Tefsir bilginleri bu ayeti açıklayan birtakım özel olaylar aktarırlar. Şu kadar var ki, ayetin anlamı bu özel olaylardan çok daha kapsamlıdır. Bu ayet inanç sistemi uğrunda mücadele eden cemaatin düzeninde köklü bir değer ölçüsünü ortaya koymaktadır. Bu değer ölçüsüne göre, rahatını ve keyfini zorlu olan mücadeleye tercih eden insan, kim olursa olsun herhangi bir şekilde onurlandırılamaz, şereflendirilemez. Ona asla bu imkân tanınmamalıdır. Bireylerin saflardaki yeri belirlenirken asla töleranslı davranılmamalıdır. Bu değerlendirmenin ölçüsü sabır, direnme, kuvvet, ısrar ve yumuşamayan, gevşemeyen kararlılıktır.

Ayeti kerime bu yasağı nedenini de yerinde belirtiyor:

"Çünkü onlar Allah'ı ve peygamberini tanımadılar ve yoldan çıkmış olarak öldüler."

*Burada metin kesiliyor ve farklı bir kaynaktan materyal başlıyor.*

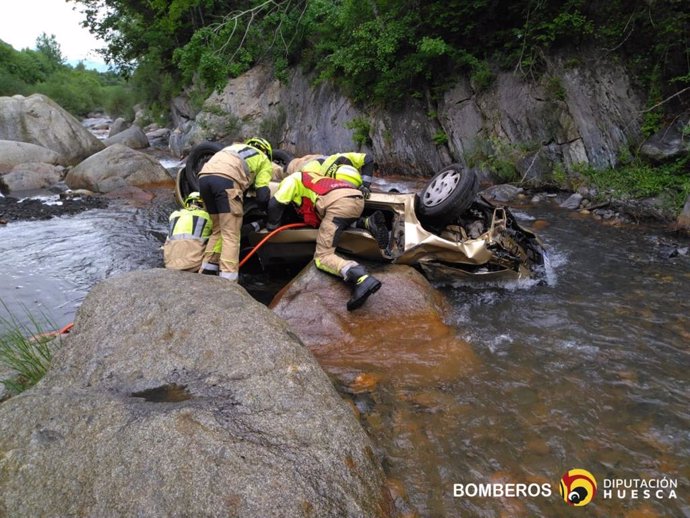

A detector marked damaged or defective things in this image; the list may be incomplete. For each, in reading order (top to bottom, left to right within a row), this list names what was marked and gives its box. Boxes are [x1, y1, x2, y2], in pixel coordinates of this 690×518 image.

overturned car [175, 143, 544, 284]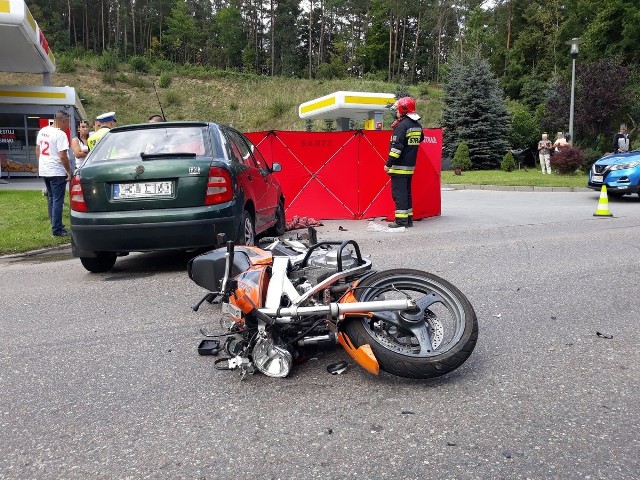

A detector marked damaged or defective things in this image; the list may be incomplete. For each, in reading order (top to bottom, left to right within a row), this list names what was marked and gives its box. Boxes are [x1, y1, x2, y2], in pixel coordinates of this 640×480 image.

crashed orange motorcycle [188, 232, 478, 378]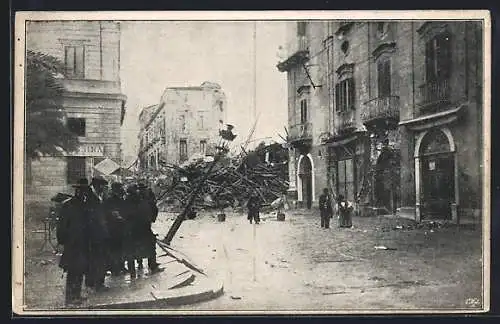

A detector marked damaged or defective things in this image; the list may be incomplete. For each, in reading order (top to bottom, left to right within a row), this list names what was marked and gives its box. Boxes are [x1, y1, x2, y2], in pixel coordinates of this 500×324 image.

damaged stone building [278, 19, 484, 223]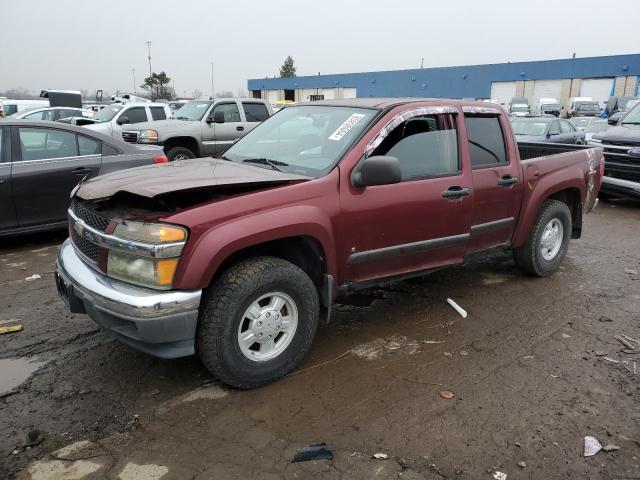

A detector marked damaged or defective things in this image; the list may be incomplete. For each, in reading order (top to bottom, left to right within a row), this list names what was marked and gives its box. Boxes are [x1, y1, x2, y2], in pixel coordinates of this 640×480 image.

crushed hood [76, 158, 312, 200]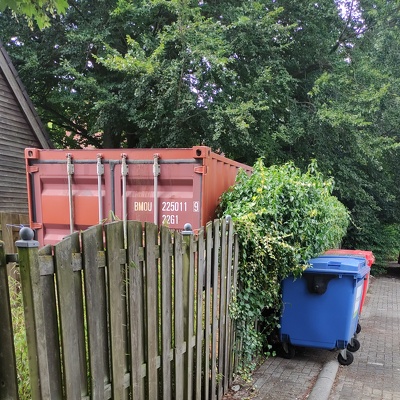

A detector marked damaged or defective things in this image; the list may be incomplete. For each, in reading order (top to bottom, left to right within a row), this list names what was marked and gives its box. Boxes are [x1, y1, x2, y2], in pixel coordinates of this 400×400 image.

rust stain on container [25, 147, 252, 247]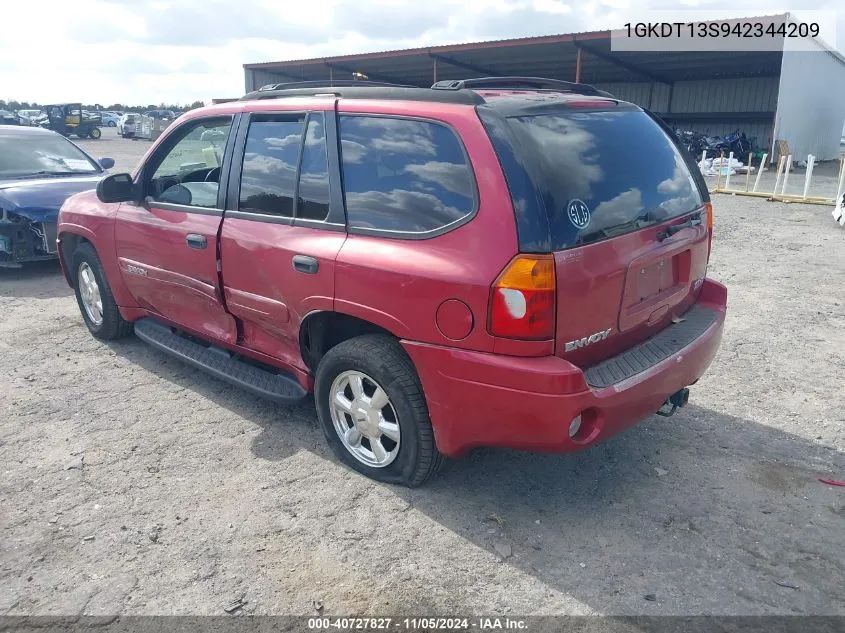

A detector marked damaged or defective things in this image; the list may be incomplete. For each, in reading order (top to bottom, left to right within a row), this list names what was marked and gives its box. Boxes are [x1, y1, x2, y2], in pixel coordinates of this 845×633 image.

damaged blue car [0, 126, 113, 266]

Burada gösterilen neden özel bir nedendir. Peygamberimize -salât ve selâm üzerine olsun- münafıkların namazını kılmamasını ve onların mezarı başında durmamasını emretmektedir. Fakat, daha önce de belirttiğimiz gibi, burada ifade edilen kural bu özel sebepten daha geniş kapsamlıdır. Cenaze namazını kılmak ve mezarın başında durmak, onurlandırmayı ifade eder. Müslüman cemaatin cihad sırasında orduya katılmayan, insanlara böyle bir onurlandırma yakıştırmaktan kaçınması gerekir ki, insanların değerleri, Allah yolunda harcadıkları çaba, bu çabayı sürdürmedeki sabır, tüm gücünü ortaya koymak suretiyle direnme ile ölçülebilsin. Zorluk anında canlarını ve mallarını geri çekip zorluk geçtikten sonra onurlandırılmış bir şekilde tekrar orduya dönüş yapanlar böylece dışlanmış olsun.

Buradaki onurlandırma onların toplumun nazarında elde ettikleri onurlandırılma değildir. Vicdan dünyasında elde ettikleri içe yönelik onurlandırma hiç değildir.

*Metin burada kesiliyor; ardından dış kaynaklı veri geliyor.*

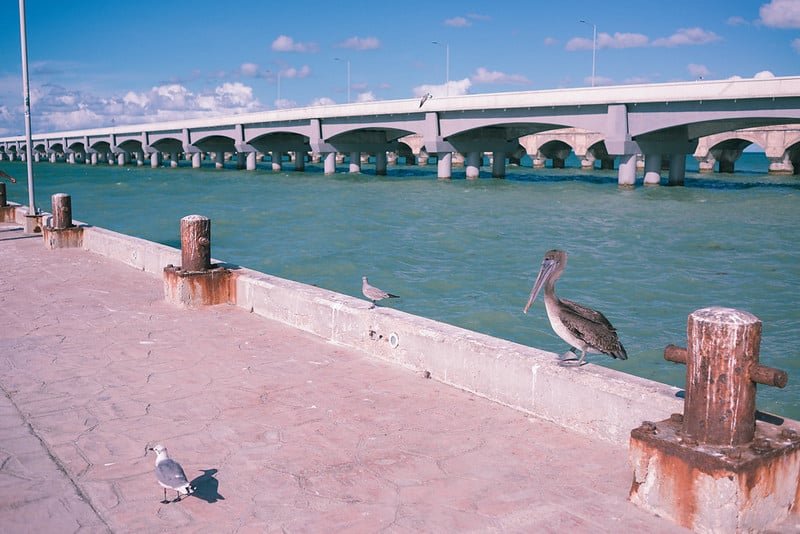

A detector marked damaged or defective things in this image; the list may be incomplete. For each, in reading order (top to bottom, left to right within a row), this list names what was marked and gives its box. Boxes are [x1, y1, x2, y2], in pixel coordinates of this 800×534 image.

"Onların malları ve evlatları sakın seni imrendirmesin. Allah bunlar aracılığı ile onların dünya hayatında azaba uğramalarını ve canlarını kâfir olarak vermelerini ister."

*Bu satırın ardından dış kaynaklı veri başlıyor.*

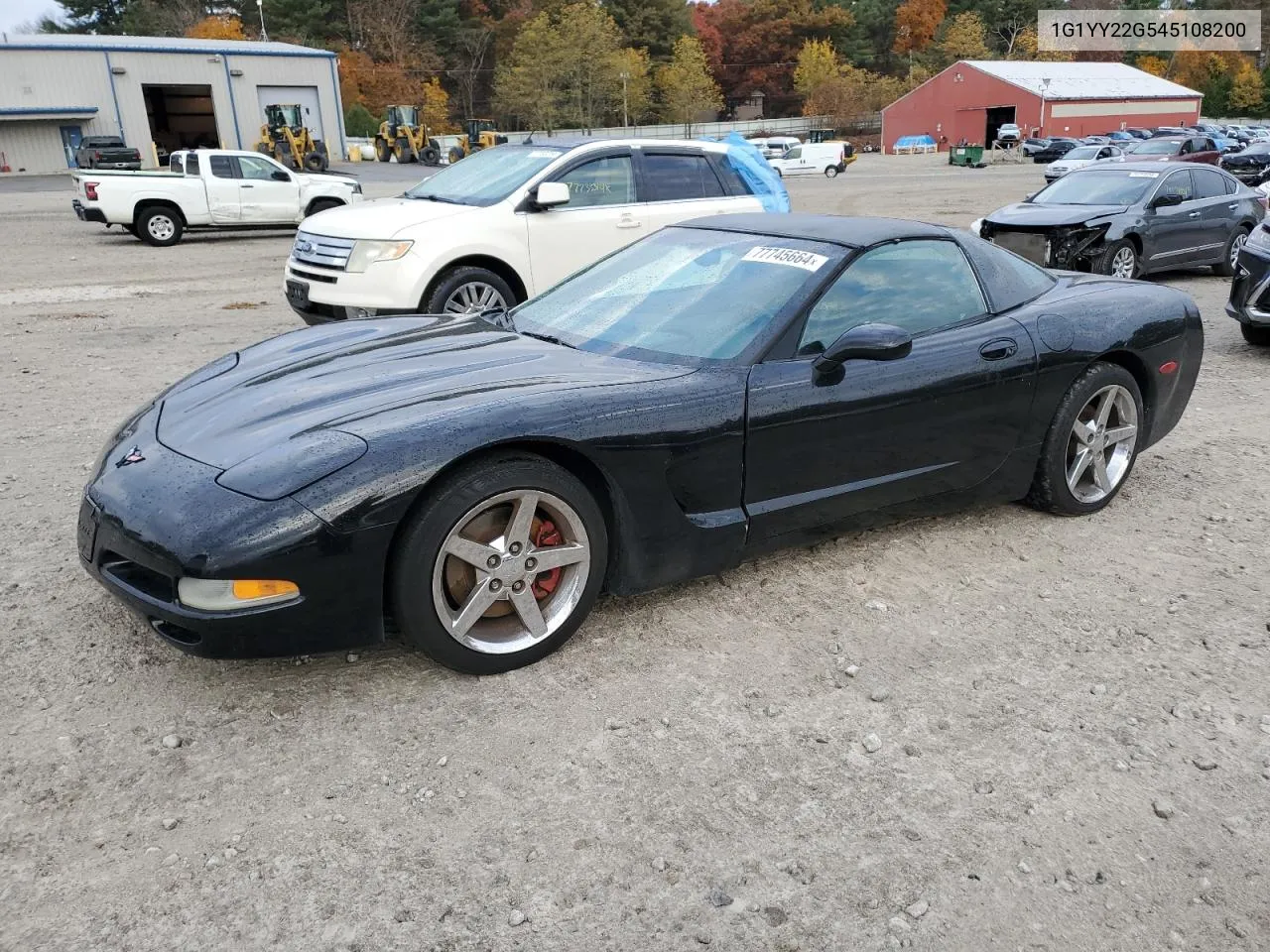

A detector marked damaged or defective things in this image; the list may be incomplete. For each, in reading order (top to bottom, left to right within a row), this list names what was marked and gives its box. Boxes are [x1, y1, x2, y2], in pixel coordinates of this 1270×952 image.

damaged ford sedan [972, 161, 1262, 278]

Ayetin genel anlamı, diğer ayetlerin seyri içinde anlaşılmıştı. Burada aktarılmasının nedeni ise, daha farklıdır. Burada amaç onların mallarının ve çocuklarının bir değeri olmadığını ortaya koymaktır. Zira bunlara imrenmek bilinç altında da olsa, onlara bir değer verdiğimizi ifade eder. Halbuki onlar değer verilmeyi hak etmemişlerdir. Ne dış görünüş açısından ne de bilinç olarak... Burada ifade edilmek istenen, onların ve sahip olduklarının basitliği ve değersizliğidir.